What peace it brings to the Christian’s heart to realize that our heavenly Father never differs from himself. In coming to him at any time we need not wonder whether we shall find him in a receptive mood. He is always receptive to misery and need, as well as to love and faith. He does not keep office hours nor set aside periods when he will see no one. Neither does he change his mind about anything. Today, this moment, he feels toward his creatures, toward babies, toward the sick, the fallen, the sinful, exactly as he did when he sent his only-begotten Son into the world to die for mankind. God never changes his moods or cools off in his affections or loses his enthusiasm.

[Tozer, The Knowledge of the Holy, p. 59.]

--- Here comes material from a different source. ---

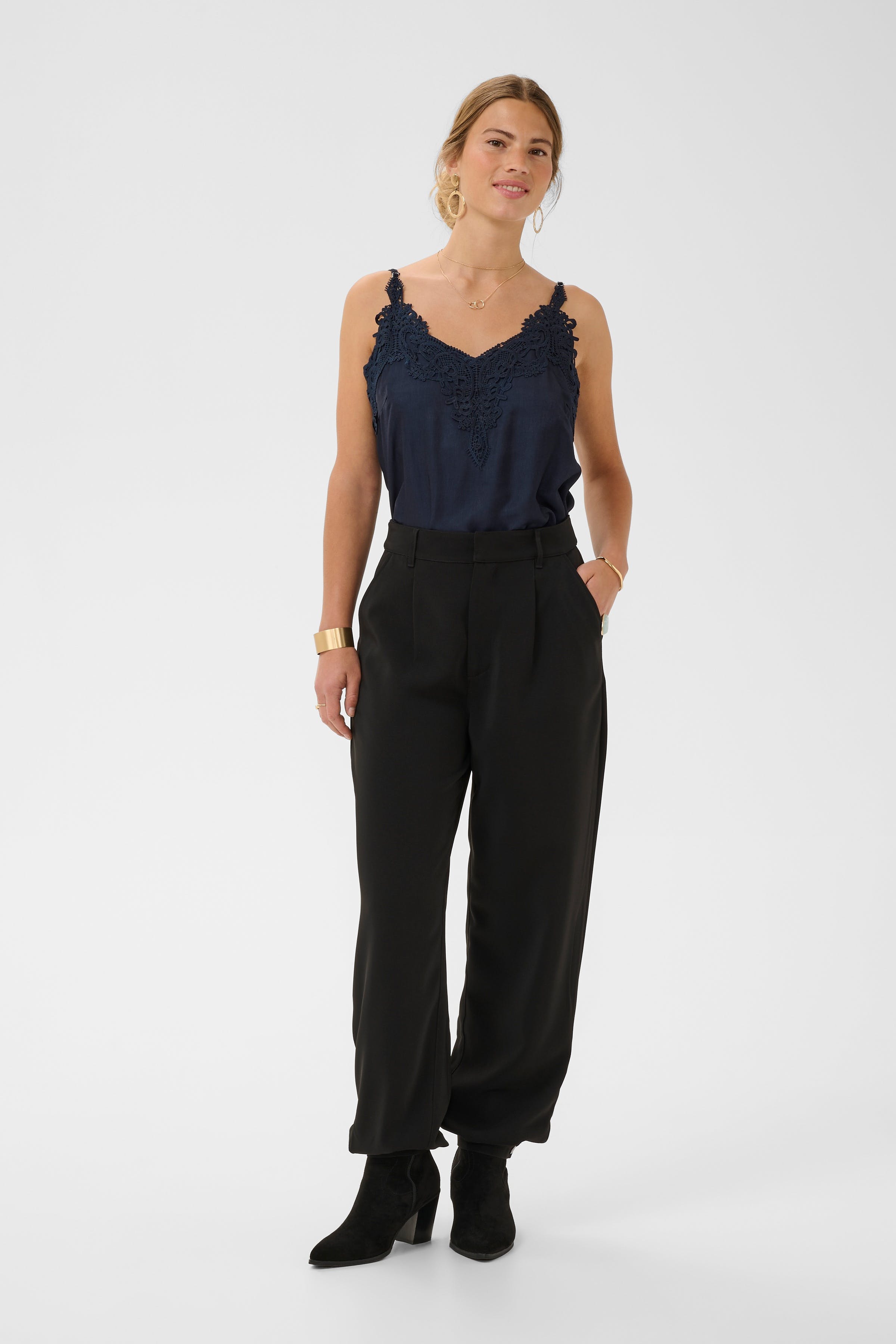 CRBine Broek LOOKBOOK FRONT 10615545-100120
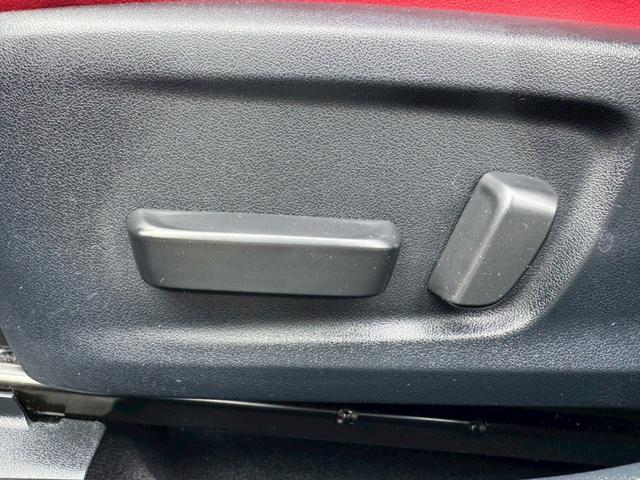 IS 300h Fスポーツ 衝突軽減/全周囲カメラ/レーダークルーズコントロール/コーナーセンサー/BSM/ハンドルヒーター/シートヒーター・エアコン/パワーシート/シートメモリ/ETC/Bluetooth/バックカメラ(78枚目)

Wherever we meet with God on a regular basis in our own spiritual practice, whether on the study floor or an armchair by the fire, or at the kitchen table in the morning, the same God awaits us all and is ready and willing to give us the grace and the strength to meet the times in which we live. And not just for ourselves but so that we might also help others to come though these times too:


Blessed be the God and Father of our Lord Jesus Christ, the Father of mercies and God of all comfort, who comforts us in all our tribulation, that we may be able to comfort those who are in any trouble, with the comfort with which we ourselves are comforted by God.

[1 Corinthians 1: 3, 4]


Let us steel ourselves again, and lean on Him.